Your instructions:
Sift the material for lines containing "California", and return them.

Records:

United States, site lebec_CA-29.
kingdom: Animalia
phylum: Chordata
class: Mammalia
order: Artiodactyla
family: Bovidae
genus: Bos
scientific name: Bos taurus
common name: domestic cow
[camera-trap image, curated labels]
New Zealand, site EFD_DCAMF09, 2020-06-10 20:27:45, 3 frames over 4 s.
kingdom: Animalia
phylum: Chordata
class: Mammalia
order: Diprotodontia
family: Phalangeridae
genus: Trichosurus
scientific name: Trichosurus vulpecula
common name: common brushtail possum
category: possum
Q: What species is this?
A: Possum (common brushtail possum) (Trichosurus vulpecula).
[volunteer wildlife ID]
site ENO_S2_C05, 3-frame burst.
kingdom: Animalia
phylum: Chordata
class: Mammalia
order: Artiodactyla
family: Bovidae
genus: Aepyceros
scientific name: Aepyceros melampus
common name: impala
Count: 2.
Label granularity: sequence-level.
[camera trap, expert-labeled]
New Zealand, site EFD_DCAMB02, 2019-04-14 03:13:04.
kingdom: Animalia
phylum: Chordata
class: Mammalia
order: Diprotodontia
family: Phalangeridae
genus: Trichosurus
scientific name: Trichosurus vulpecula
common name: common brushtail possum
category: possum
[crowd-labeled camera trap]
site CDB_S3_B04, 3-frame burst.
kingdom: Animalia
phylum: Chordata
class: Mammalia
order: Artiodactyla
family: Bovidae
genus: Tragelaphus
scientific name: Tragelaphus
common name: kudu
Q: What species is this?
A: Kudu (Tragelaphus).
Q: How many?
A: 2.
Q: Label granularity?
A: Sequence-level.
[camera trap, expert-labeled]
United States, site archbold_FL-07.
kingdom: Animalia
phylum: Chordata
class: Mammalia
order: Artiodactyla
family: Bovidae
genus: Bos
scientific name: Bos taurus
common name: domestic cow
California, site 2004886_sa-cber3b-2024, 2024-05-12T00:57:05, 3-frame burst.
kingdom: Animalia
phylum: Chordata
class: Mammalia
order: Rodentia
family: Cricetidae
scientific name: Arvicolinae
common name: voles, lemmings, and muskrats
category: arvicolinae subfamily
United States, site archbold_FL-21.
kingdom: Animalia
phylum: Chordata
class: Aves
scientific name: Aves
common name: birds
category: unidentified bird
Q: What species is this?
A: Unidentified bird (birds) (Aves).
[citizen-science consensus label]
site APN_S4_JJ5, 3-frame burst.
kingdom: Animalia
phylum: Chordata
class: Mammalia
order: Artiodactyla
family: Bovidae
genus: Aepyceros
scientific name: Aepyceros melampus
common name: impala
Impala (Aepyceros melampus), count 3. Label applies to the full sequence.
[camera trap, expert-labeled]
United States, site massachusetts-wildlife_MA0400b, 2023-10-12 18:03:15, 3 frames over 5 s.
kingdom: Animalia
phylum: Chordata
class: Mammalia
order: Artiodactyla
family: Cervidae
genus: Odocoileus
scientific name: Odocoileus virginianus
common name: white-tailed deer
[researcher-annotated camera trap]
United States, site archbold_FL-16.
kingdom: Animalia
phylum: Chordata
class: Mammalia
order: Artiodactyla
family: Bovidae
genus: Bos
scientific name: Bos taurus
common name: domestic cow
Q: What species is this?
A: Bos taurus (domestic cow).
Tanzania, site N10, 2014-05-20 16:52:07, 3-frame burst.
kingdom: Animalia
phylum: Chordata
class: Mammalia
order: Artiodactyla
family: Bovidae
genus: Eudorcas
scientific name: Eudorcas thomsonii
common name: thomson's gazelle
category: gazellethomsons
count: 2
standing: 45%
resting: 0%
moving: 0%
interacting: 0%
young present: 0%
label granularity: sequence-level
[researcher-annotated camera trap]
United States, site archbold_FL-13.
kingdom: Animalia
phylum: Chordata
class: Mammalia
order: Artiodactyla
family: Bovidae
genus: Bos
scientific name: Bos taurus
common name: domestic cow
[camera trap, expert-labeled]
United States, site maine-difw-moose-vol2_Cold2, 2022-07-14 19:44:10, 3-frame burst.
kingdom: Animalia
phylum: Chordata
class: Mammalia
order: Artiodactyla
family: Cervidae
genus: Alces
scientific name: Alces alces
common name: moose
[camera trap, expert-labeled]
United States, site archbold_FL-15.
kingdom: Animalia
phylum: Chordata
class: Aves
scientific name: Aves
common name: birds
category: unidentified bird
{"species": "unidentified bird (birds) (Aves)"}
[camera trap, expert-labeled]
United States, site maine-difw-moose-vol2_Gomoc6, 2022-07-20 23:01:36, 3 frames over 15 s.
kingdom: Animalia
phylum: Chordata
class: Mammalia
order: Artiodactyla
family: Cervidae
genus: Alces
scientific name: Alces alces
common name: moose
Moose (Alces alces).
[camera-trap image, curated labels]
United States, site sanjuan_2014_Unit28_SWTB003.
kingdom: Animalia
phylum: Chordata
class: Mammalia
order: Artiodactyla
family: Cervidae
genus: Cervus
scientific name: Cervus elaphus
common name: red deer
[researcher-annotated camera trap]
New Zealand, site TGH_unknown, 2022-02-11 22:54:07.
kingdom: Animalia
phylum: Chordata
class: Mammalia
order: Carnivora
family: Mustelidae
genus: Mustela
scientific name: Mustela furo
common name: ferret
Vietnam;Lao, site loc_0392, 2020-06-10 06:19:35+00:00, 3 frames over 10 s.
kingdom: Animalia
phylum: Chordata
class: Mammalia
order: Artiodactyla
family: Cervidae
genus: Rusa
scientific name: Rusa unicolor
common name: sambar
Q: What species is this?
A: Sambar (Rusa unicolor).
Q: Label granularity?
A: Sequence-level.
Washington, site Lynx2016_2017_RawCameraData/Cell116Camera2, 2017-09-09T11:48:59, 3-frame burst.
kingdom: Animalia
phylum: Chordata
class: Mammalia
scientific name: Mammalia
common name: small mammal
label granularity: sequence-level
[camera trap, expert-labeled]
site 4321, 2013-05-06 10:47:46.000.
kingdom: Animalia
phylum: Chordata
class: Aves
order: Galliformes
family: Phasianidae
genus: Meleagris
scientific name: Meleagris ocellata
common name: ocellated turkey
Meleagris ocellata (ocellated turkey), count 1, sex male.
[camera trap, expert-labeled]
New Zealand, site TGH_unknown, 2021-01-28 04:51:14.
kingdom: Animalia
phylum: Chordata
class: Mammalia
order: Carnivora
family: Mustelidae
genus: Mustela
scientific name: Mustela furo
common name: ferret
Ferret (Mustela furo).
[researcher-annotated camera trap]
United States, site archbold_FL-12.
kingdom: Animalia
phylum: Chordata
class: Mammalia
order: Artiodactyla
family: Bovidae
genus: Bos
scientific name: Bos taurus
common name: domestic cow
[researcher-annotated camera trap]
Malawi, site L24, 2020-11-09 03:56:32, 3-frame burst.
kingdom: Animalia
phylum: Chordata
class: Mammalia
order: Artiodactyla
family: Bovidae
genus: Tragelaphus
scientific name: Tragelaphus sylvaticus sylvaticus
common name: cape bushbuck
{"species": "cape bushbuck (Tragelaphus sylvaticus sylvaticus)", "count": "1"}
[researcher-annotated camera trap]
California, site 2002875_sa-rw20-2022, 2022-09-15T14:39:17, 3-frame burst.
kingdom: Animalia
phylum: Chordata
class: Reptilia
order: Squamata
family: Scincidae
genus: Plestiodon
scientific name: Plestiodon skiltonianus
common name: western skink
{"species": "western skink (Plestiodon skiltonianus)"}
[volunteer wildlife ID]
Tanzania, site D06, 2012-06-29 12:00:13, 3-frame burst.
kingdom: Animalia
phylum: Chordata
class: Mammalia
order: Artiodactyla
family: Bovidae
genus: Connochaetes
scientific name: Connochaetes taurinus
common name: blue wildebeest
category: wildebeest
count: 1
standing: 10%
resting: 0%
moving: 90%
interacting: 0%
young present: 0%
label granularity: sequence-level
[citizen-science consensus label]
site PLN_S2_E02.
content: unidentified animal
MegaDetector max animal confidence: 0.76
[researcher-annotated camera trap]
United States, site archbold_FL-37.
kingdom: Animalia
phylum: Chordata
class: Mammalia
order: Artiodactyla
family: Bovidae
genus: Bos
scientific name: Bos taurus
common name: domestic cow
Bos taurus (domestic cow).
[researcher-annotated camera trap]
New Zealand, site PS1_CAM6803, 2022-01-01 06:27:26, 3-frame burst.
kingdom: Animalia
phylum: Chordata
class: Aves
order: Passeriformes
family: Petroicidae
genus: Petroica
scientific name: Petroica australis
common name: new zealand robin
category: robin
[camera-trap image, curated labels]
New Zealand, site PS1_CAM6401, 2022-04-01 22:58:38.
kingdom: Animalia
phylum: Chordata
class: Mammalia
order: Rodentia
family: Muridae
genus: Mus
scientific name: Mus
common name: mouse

Expected answer:
California, site 2004886_sa-cber3b-2024, 2024-05-12T00:57:05, 3-frame burst.
California, site 2002875_sa-rw20-2022, 2022-09-15T14:39:17, 3-frame burst.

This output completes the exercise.